8:30pm: They finally opened the gates. The carabineros gave me a 10 minute head start on everyone else so I could get through the toll before a long line formed.
9:15pm: It was dark and I put my lights on. The serious climbing started about here.
10:00pm The trucks started passing me. There was a huge pent up line of them, the police let the cars go first then it was an endless line of trucks passing me.
10:30pm: I picked up strong headwinds and reached to the foot of the "caracoles" (caracoles means snails in English, it is a huge set of switchbacks going up over the mountains). Here I started passing the same trucks that had passed me. The switchbacks are so brutal the trucks could only go 10-15kph.

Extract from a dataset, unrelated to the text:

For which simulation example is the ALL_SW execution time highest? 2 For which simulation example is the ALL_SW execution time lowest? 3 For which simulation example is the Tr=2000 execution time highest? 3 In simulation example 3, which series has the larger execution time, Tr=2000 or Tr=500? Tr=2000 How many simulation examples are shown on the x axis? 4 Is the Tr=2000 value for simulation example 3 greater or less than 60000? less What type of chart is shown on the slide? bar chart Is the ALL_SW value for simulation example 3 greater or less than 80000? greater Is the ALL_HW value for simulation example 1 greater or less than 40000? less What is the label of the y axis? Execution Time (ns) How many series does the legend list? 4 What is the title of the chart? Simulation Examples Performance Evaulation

11:30pm: A couple of Germans in a Land Rover stopped and asked me if I wanted a ride. I said no I was having a blast. Lots of people beeped and waved as they passed me, and a few yelled out "loco".
11:45pm: I reached the section where the left-hand lane was ripped up. Up until then I had been riding on the left because there wasn't enough room on the right for both the trucks and myself. One truck kept getting stuck in the hairpins, which worked in my favor because each time it blocked the traffic for 10 minutes and allowed me to ride alone in the right-hand lane. It was pitch dark, no guard rails, kids don't try this at home.
12:20am: I reached 2,000 meters climbed for the day.
1:00am: I finally reached the top of the caracoles. One of the hardest climbs I've done given the darkness, the trucks, the state of the road, and the head winds.
1:30am: I re-passed all of the trucks that had passed me. They were now waiting in line for customs. At the customs house they waved me through, saying I would do all of my paperwork on the other end of the pass in Argentina.
2:00am: I completely bonked. I could barely keep the bicycle moving forward. There were a lot of factors working against me: I had been up since 7am and riding most of the day, it had been hot all dayl, now it was dark, I had a cold head wind, I had just done a huge amount of climbing (2,375 meters), and I had reached 3,000 meters altitude which was taking its toll. I looked around for a place to crash and couldn't find much, it was all chaotic rocks and boulders on the side of the road. Finally I saw an old tunnel section and stopped there.
2:30am: I was too exhausted to set up the tent so I just laid down the mattress and got into the sleeping bag. Too tired to eat as well. Toughest day of the trip, my doctor would be proud of me. Hijo de la chingada.